## Description of the task
Copy the passage of the text on Sayyid Qutb from "Sayyid Qutb one" up to and including "the twentieth century.".

## Text for analysis
━━━━━━━━━━━━━━━━━━━━

Do Sayyid Qutb’s Ideas Agree With John Locke?

Sayyid Qutb one of the most influential leaders of our time

Sayyid Qutb’s ideas profoundly impacted Muslim communities around the world. He should be counted as one of the most important and influential leaders of the twentieth century. 

Excerpt from The Paradise Paradox

Sayyid Quṭb’s diagnoses of the world’s ills and his prescribed cure impacted the lives of hundreds of millions. World history from 1970 would be unrecognizable to us if this man had not written what he did; his influence has only grown with each successive decade since Egypt executed him 1966. 

Quṭb lived for a time in the United States, leading him to judge the condition of global humanity to be at a breaking point: humans lived in abject alienation from their natural, God-given state, and all lived in bestial degeneracy, as evidenced by unbounded sexual licentiousness, alcoholism, and drug addiction. All were symptomatic of existential bankruptcy, and in his view, it was this rot that the Western powers sought to impose on the Islamic heartland. As it blazed the trail on this headlong drive into depraved ignorance, the Christian West’s “treacherous orientalists” utilized the “evil designs” of “world Jewry” to suck the Muslim world into its folly. Two aspects of this “trickery” are worth our notice, as they shed light on the logic of militant Islam.

━━━━━━━━━━━━━━━━━━━━

## Stored entries
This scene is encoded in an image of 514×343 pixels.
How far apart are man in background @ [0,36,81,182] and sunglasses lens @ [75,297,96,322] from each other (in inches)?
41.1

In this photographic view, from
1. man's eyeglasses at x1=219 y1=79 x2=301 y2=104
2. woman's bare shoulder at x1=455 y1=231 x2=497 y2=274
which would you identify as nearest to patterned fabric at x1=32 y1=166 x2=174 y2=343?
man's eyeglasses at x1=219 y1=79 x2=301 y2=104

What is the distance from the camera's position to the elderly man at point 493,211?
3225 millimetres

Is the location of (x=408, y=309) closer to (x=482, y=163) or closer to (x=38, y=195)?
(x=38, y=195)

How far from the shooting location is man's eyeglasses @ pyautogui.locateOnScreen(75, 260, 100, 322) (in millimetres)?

━━━━━━━━━━━━━━━━━━━━

## Task response
Sayyid Qutb one of the most influential leaders of our time

Sayyid Qutb’s ideas profoundly impacted Muslim communities around the world. He should be counted as one of the most important and influential leaders of the twentieth century.